Problem: If Business A's customer calls +39-055-1234567 and Business B's customer calls +39-055-7654321, both numbers hit our server. But how does our agent know which business's knowledge base and customer database to use?

Solution: We need to look at the "called number" (the number the customer dialed) in the SIP INVITE, look it up in our sip_numbers table, find the matching organization_id, and load that org's config. This is the main routing problem we need to solve.

Complete Call Flow: End to End
CUSTOMER YEASTAR PBX LIVEKIT SIP OUR AGENT SUPABASE DB Dials +39-055-1001 Incoming Call Request + unique call ID + audio setup info Creates LiveKit Room Start AI Agent in Room room carries the dialed number Which business owns this number? NEW Business ID + number settings Load this business's settings Agent script, language, tools Start call session for this business Agent answers call Two-way audio (RTP via PBX, WebRTC via LiveKit) Knowledge Base + Customer Data only this business's data Hangs up SIP BYE Room closes Session ended + log
Reading This Diagram
Yellow arrows = The client's office phone system — not our code.
Blue arrows = Handled automatically by our call routing software.
Red arrows = New logic we need to build (matching a phone number to the right business).
Green arrows = Already exists but needs updating to support multiple businesses.
Purple = The live voice conversation (already working).
PBX & SIP — Simply Explained

What is a PBX?

Think of a PBX as a traffic controller for phone calls — just like a receptionist at a front desk who decides which department to transfer a caller to.

Simple analogy: Imagine your building has one main phone number, but 20 different departments inside. The PBX is the system that answers the main number and routes the call to the right desk.

Our client owns a Yeastar P550 — a physical phone routing box in their office. Businesses get phone numbers from the client. When a customer dials one of those numbers, the Yeastar routes the call to our AI voice agent.

What is a SIP Trunk?

A SIP Trunk is the digital phone line that connects two systems so they can exchange calls. Instead of a physical cable, it's a network connection between the client's office phone system and our server.

Simple analogy: Think of it like the address and phone number of a business — our server has a public address (IP 72.62.70.61, port 15060). The Yeastar is configured to send calls to that address whenever one comes in.

We use a "Peer Trunk" — meaning the PBX just sends calls directly to our server's address. No login required. Trust is based on the IP address of the sender.

What happens when a call starts?

When a customer dials a number, the phone system sends a "start call" request to our server. This request includes everything needed to begin the conversation.

Breaking it down:

"Start Call" Request (INVITE) = The system saying "someone wants to talk, please pick up"
Unique Call ID = Like a ticket number — every call gets its own ID so the system never confuses two simultaneous calls
Audio Setup Info (SDP) = Technical details like "send the voice audio to this address on this channel"
"OK, I accept" Response (200 OK) = Our server saying "got it, call connected, sending audio back"
"End Call" Signal (BYE) = Either side saying "the conversation is over, hang up"

How does actual voice audio travel?

Once the call is accepted, the live voice audio flows through a separate channel specifically designed for real-time audio streaming.

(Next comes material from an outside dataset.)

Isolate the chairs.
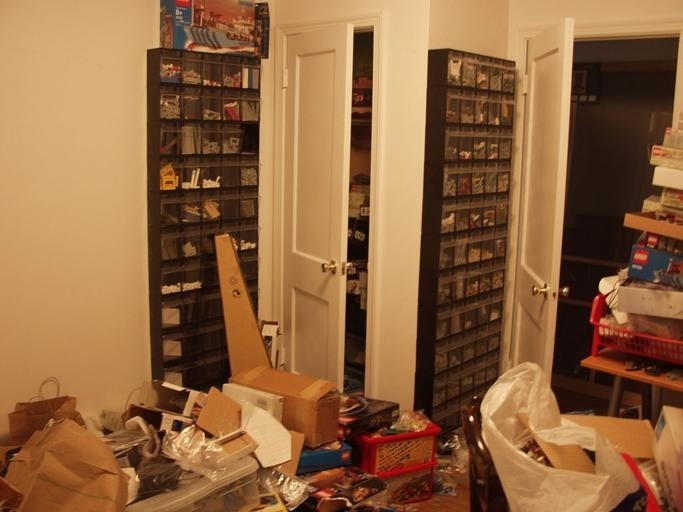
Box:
[461,395,496,512]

Simple analogy: The "start call" process is like booking a phone call. The audio streaming is the actual conversation itself — it needs its own dedicated line so it isn't delayed or interrupted.

Each active call needs its own dedicated channel. This is why multiple calls can happen at the same time without the voices mixing together — each gets its own private audio lane.

What does our system actually do with a call?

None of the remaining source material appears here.